The NLPRot package for LINUX and MAC OSX systems will be available soon. Requests for such package should be sent to assistant at rostlab dot org.

License

NLProt licenses: is licensed to academic users under the GPL license. Commercial licenses can be obtained by writing to Biosof LLC

If you download NLProt 2.0, you are presumed to have read and accepted the NLProt 2.0 Licensing Conditions for either:

  1. a free, perpetual Academic License, which is free to any academic organization wanting to use NLProt 2.0 entirely for academic (teaching and/or research) purposes.
  2. an annual Commercial License, which is available for organizations wishing to use NLProt 2.0 internally or to exploit it commercially.

References

Sven Mika and Burkhard Rost (2004). Protein names peeled precisely off free text. Bioinformatics. 20 (Suppl 1), I241-I247.

Sven Mika and Burkhard Rost (2004). NLProt: extracting protein names and sequences from papers. Nucleic Acids Research. 32 (Supplement 2), W634-W637.

Installation Instructions - NLProt 2.0 command-line version (LINUX)

Files

Files contained in the NLProt-package:

executables

  • nlprot
  • install
  • svm
  • bl

SVM files

  • svm_model_1_j10.txt
  • svm_model_2_j10.txt
  • svm_model_5_j10.txt
  • svm_model_3_j1.txt
  • word_frequencies_names.txt
  • word_frequencies_overlap.txt
  • word_frequencies.txt

dictionary files

  • dictionary.txt
  • protein_dictionary.txt
  • common_words_not_in_sp_or_tr.txt
  • chemical_compounds_endings.txt
  • in_ending_negatives.txt
  • minerals.txt
  • species.txt
  • tissue.txt

other

  • trembl_species_links.txt

service

  • README.txt

System Requirements

Installation

1. create a directory (e.g. /home/test/nlprot/) on your local machine

2. download a compressed NLProt_LINUX-file from our server (.tar.gz or .zip) into this directory

3. change to the new directory

 $ cd /home/test/nlprot/

4. Decompress the downloaded archive

 $ unzip NLProt_LINUX.zip

OR

 $ gunzip NLProt_LINUX.tar.gz
 $ tar -xf NLProt_LINUX.tar

5. Run the installation program

 $ ./install

install will set up your local copy of NLProt and then ask you to install the name-databases on your machine. You need these databases to assign UniProt IDs to all the found names. If you do not need this feature, you can skip this process. It can take up to 20min on a 2.5GHz machine to finish this step but it is only necessary once.

Deinstallation

Delete all contents of the NLProt directory. Since no files are being copied to other directories by the install.pl script, this should be sufficient to remove the program completely from your machine.

Running NLProt

To use NLProt just run the executable 'nlprot': Type "./nlprot" on the command line and give some necessary options.

Options are submitted to the program as it is shown in the following example: ./nlprot -i /home/test/test_input.txt -o /home/test/test_output.txt

Options:

-i  the input file (input-format: see -n)
    This is a mandatory option for the program!

    input format:
    plain natural language text (each line = one abstract/paper)
		lines have to start with number followed by ">" and then the text
		e.g. 0001>abstract1 abstract1 abstract1 ...
			 0002>abstract2 abstract2 abstract2 ...
			 0003>abstract3 abstract3 abstract3 ...
			 etc
			 .
			 .
			 .

	NLProt runs most efficient if you run it on a big input file with many abstracts (lines). This is due to
	the fact that it only has to read the databases into memory once.

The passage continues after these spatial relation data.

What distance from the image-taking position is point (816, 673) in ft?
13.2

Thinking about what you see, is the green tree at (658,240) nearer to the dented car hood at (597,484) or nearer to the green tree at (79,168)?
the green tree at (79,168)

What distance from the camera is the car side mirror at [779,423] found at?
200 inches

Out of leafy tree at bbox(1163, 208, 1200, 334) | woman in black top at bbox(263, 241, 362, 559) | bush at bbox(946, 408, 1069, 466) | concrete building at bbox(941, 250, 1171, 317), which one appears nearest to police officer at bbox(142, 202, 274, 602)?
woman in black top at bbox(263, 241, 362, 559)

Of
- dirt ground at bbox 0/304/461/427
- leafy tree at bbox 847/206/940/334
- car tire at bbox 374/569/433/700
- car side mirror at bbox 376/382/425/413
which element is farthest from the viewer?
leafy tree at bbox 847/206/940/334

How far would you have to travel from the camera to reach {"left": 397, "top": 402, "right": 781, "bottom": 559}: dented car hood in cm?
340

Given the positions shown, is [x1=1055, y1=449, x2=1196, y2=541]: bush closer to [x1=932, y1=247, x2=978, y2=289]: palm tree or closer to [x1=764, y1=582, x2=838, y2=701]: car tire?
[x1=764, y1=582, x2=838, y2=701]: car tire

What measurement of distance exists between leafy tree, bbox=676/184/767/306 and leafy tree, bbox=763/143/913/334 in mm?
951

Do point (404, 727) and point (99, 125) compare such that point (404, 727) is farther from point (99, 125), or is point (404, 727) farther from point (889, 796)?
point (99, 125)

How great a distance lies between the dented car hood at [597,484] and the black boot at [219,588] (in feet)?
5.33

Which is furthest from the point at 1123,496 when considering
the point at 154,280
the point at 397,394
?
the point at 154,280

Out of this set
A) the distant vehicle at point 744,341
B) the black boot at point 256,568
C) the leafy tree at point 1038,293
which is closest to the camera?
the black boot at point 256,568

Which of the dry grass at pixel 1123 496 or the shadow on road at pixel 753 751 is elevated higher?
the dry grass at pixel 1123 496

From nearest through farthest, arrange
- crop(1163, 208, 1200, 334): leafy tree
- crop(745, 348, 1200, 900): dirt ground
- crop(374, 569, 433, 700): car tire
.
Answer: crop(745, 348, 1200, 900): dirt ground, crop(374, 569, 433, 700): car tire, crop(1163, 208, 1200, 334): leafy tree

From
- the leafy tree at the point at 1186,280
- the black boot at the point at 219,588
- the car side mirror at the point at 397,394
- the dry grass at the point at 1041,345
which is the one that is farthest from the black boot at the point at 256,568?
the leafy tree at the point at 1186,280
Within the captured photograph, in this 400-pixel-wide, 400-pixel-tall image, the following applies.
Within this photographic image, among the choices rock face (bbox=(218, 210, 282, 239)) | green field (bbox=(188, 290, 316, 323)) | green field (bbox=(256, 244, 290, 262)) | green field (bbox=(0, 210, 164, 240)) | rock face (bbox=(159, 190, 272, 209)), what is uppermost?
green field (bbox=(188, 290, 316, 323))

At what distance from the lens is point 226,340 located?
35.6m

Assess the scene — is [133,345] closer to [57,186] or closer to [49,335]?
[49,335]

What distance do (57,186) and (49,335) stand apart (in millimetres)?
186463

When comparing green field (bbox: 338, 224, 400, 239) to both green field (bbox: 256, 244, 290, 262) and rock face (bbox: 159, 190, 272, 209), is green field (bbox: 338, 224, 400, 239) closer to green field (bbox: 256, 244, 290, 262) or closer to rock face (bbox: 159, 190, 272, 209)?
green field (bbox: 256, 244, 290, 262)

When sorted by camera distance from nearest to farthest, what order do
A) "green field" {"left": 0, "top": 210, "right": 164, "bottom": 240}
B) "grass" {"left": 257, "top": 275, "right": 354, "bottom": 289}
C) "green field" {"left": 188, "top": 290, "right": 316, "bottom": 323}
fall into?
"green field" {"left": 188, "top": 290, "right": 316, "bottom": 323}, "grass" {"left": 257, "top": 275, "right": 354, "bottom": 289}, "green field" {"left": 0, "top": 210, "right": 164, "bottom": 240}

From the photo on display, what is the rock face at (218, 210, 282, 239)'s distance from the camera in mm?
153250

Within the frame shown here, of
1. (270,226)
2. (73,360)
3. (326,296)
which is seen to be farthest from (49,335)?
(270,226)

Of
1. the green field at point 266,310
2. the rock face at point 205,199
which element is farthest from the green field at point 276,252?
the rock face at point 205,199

-o  the output file (output-format: see -f)
    This is a mandatory option for the program!

-f  output format:
    html (default) = html formatted output (font color = red for protein names)
	txt = plain text (tags <n> and </n> for protein names)

-d  sequence database:
    sptr = show both, SWISS-PROT and TrEMBL IDs (default)
	sp = show only SWISS-PROT IDs
	tr = show only TrEMBL IDs

-s  on = only provide one database ID for each found name. NLProt will scan the surrounding text for organism names and
         assign the most likely ID to each protein name. (default)
    off = provide all possible IDs (organism unspecific)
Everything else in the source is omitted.